On October 18th, during the 2nd lecture for CP last week, we continued our discussion on the predicament of contemporary art.  Clement Greenberg was trying to find “the form” for music.  He thought that art critisism was lagging behind that of literature and music.  Comparing art to music in terms of form, he said that even more abstract music still had some type of coordinates or score to guide the progress.  Because of this, he began to think on what the form for abstract modern art would be, coming to the conclusion that the limits of the flat canvas were it.  He also had the idea that an artist being self critical meant acknoledging the flatness of the canvas. This makes 3-dimentionality a property of sculpture and theatre, not painting.  See the work by Pollock displayed below.

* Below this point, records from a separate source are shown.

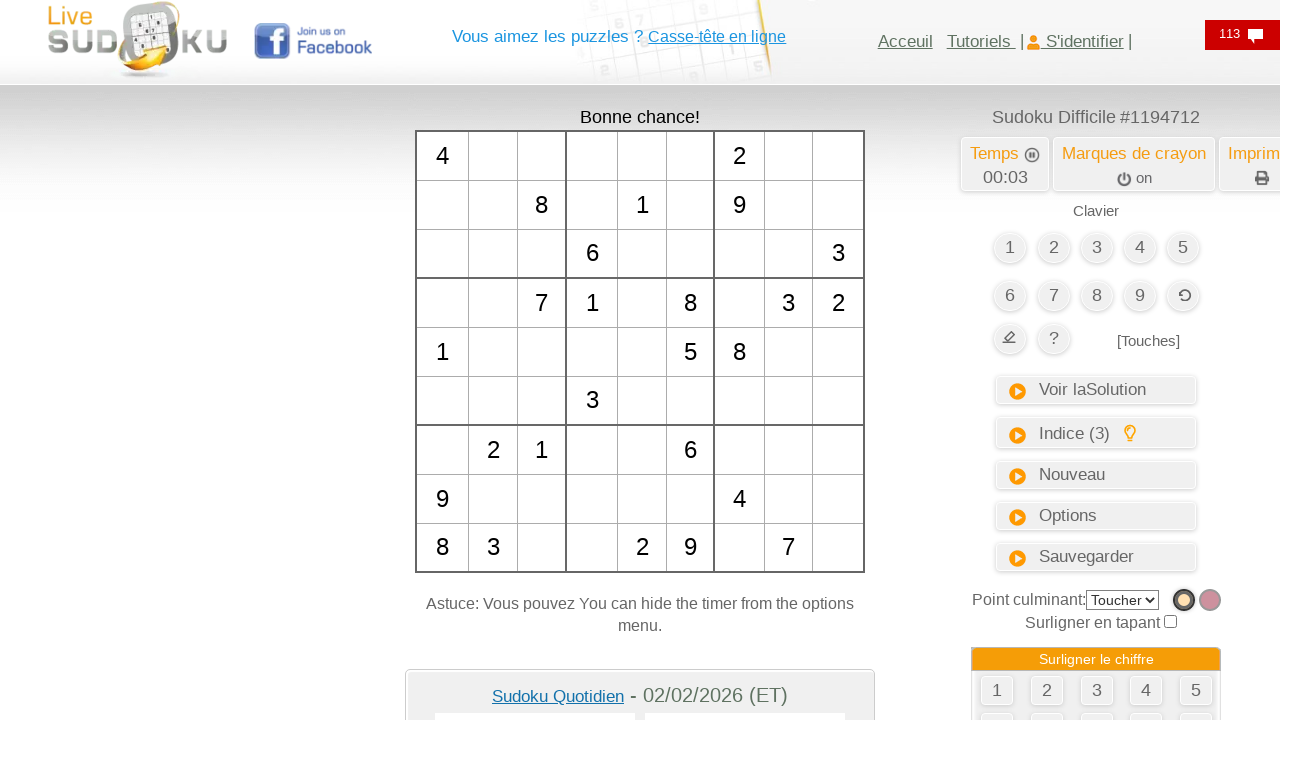

--- FILE ---
content_type: text/html; charset=utf-8
request_url: https://www.google.com/recaptcha/api2/aframe
body_size: 266
content:
<!DOCTYPE HTML><html><head><meta http-equiv="content-type" content="text/html; charset=UTF-8"></head><body><script nonce="fXID3uCE1wu3P_m_Gfkuow">/** Anti-fraud and anti-abuse applications only. See google.com/recaptcha */ try{var clients={'sodar':'https://pagead2.googlesyndication.com/pagead/sodar?'};window.addEventListener("message",function(a){try{if(a.source===window.parent){var b=JSON.parse(a.data);var c=clients[b['id']];if(c){var d=document.createElement('img');d.src=c+b['params']+'&rc='+(localStorage.getItem("rc::a")?sessionStorage.getItem("rc::b"):"");window.document.body.appendChild(d);sessionStorage.setItem("rc::e",parseInt(sessionStorage.getItem("rc::e")||0)+1);localStorage.setItem("rc::h",'1770031612738');}}}catch(b){}});window.parent.postMessage("_grecaptcha_ready", "*");}catch(b){}</script></body></html>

“Greenberg helped to articulate a concept of medium specificity. It posited that there were inherent qualities specific to each different artistic medium, and part of the Modernist project involved creating artworks that were more and more ‘about’ their particular medium. In the case of painting, the two-dimensional reality of their facture lead to an increasing emphasis on flatness,in contrast with the illusion of depth commonly found in painting since the Renaissance and the invention of pictorial perspective.”  -Wikipedia

This lecture brought on the idea to somewhat explore or try to define the limitations recorded sound has standing on it’s own.  A sequence can be shown in real time, or edited as film to give direction and setting but faster.  The same bit can be stretched, or shifted up or down in pitch similar to music.